Transcribe the listing below word for word.

§ §

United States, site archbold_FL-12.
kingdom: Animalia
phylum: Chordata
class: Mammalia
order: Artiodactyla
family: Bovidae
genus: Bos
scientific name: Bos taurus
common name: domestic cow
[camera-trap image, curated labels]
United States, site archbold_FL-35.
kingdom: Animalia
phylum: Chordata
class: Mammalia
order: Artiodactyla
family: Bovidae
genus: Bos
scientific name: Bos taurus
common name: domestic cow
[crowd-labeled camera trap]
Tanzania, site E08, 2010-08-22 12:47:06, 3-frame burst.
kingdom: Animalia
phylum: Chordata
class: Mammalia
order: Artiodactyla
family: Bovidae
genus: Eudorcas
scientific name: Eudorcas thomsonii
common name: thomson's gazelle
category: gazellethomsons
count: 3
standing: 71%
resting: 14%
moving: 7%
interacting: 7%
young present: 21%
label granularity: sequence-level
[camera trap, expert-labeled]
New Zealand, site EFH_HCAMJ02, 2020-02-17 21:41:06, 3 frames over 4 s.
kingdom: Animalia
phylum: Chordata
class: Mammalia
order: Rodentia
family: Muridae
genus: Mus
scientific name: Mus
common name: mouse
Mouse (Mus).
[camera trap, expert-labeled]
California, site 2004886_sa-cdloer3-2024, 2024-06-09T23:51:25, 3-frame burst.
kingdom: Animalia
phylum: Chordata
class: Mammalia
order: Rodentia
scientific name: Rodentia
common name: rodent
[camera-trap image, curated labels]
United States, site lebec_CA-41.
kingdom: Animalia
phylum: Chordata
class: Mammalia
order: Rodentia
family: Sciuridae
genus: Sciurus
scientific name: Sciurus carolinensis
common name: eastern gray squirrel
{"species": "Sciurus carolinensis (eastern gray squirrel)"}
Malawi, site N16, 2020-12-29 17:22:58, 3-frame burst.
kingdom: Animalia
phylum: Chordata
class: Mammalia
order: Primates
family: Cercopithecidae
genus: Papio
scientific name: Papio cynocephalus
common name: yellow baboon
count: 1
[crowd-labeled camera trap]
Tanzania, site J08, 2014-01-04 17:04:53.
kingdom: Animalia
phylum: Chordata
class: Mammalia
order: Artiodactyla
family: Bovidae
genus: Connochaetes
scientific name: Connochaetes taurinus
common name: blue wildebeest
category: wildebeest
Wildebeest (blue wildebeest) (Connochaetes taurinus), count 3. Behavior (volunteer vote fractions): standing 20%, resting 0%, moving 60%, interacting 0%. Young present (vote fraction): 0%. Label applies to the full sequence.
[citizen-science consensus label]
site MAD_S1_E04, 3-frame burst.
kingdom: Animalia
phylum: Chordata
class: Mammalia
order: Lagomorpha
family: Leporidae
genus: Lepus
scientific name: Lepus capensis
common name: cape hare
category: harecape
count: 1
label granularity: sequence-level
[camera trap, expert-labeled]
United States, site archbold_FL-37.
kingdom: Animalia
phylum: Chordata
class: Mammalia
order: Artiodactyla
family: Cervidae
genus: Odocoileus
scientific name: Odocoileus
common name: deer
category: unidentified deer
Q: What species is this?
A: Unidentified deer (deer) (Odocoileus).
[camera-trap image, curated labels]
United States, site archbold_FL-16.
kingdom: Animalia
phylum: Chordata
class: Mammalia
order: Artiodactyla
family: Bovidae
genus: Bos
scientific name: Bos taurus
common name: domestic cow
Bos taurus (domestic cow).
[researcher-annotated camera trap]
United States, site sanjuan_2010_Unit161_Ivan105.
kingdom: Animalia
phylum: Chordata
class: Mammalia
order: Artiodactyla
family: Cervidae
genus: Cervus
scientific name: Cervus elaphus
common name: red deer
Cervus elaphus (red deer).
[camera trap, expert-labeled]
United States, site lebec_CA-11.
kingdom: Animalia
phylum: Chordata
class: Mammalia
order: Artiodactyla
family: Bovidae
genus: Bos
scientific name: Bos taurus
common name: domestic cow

§ §

» **Answer to the exercise**
United States, site archbold_FL-12.
kingdom: Animalia
phylum: Chordata
class: Mammalia
order: Artiodactyla
family: Bovidae
genus: Bos
scientific name: Bos taurus
common name: domestic cow
[camera-trap image, curated labels]
United States, site archbold_FL-35.
kingdom: Animalia
phylum: Chordata
class: Mammalia
order: Artiodactyla
family: Bovidae
genus: Bos
scientific name: Bos taurus
common name: domestic cow
[crowd-labeled camera trap]
Tanzania, site E08, 2010-08-22 12:47:06, 3-frame burst.
kingdom: Animalia
phylum: Chordata
class: Mammalia
order: Artiodactyla
family: Bovidae
genus: Eudorcas
scientific name: Eudorcas thomsonii
common name: thomson's gazelle
category: gazellethomsons
count: 3
standing: 71%
resting: 14%
moving: 7%
interacting: 7%
young present: 21%
label granularity: sequence-level
[camera trap, expert-labeled]
New Zealand, site EFH_HCAMJ02, 2020-02-17 21:41:06, 3 frames over 4 s.
kingdom: Animalia
phylum: Chordata
class: Mammalia
order: Rodentia
family: Muridae
genus: Mus
scientific name: Mus
common name: mouse
Mouse (Mus).
[camera trap, expert-labeled]
California, site 2004886_sa-cdloer3-2024, 2024-06-09T23:51:25, 3-frame burst.
kingdom: Animalia
phylum: Chordata
class: Mammalia
order: Rodentia
scientific name: Rodentia
common name: rodent
[camera-trap image, curated labels]
United States, site lebec_CA-41.
kingdom: Animalia
phylum: Chordata
class: Mammalia
order: Rodentia
family: Sciuridae
genus: Sciurus
scientific name: Sciurus carolinensis
common name: eastern gray squirrel
{"species": "Sciurus carolinensis (eastern gray squirrel)"}
Malawi, site N16, 2020-12-29 17:22:58, 3-frame burst.
kingdom: Animalia
phylum: Chordata
class: Mammalia
order: Primates
family: Cercopithecidae
genus: Papio
scientific name: Papio cynocephalus
common name: yellow baboon
count: 1
[crowd-labeled camera trap]
Tanzania, site J08, 2014-01-04 17:04:53.
kingdom: Animalia
phylum: Chordata
class: Mammalia
order: Artiodactyla
family: Bovidae
genus: Connochaetes
scientific name: Connochaetes taurinus
common name: blue wildebeest
category: wildebeest
Wildebeest (blue wildebeest) (Connochaetes taurinus), count 3. Behavior (volunteer vote fractions): standing 20%, resting 0%, moving 60%, interacting 0%. Young present (vote fraction): 0%. Label applies to the full sequence.
[citizen-science consensus label]
site MAD_S1_E04, 3-frame burst.
kingdom: Animalia
phylum: Chordata
class: Mammalia
order: Lagomorpha
family: Leporidae
genus: Lepus
scientific name: Lepus capensis
common name: cape hare
category: harecape
count: 1
label granularity: sequence-level
[camera trap, expert-labeled]
United States, site archbold_FL-37.
kingdom: Animalia
phylum: Chordata
class: Mammalia
order: Artiodactyla
family: Cervidae
genus: Odocoileus
scientific name: Odocoileus
common name: deer
category: unidentified deer
Q: What species is this?
A: Unidentified deer (deer) (Odocoileus).
[camera-trap image, curated labels]
United States, site archbold_FL-16.
kingdom: Animalia
phylum: Chordata
class: Mammalia
order: Artiodactyla
family: Bovidae
genus: Bos
scientific name: Bos taurus
common name: domestic cow
Bos taurus (domestic cow).
[researcher-annotated camera trap]
United States, site sanjuan_2010_Unit161_Ivan105.
kingdom: Animalia
phylum: Chordata
class: Mammalia
order: Artiodactyla
family: Cervidae
genus: Cervus
scientific name: Cervus elaphus
common name: red deer
Cervus elaphus (red deer).
[camera trap, expert-labeled]
United States, site lebec_CA-11.
kingdom: Animalia
phylum: Chordata
class: Mammalia
order: Artiodactyla
family: Bovidae
genus: Bos
scientific name: Bos taurus
common name: domestic cow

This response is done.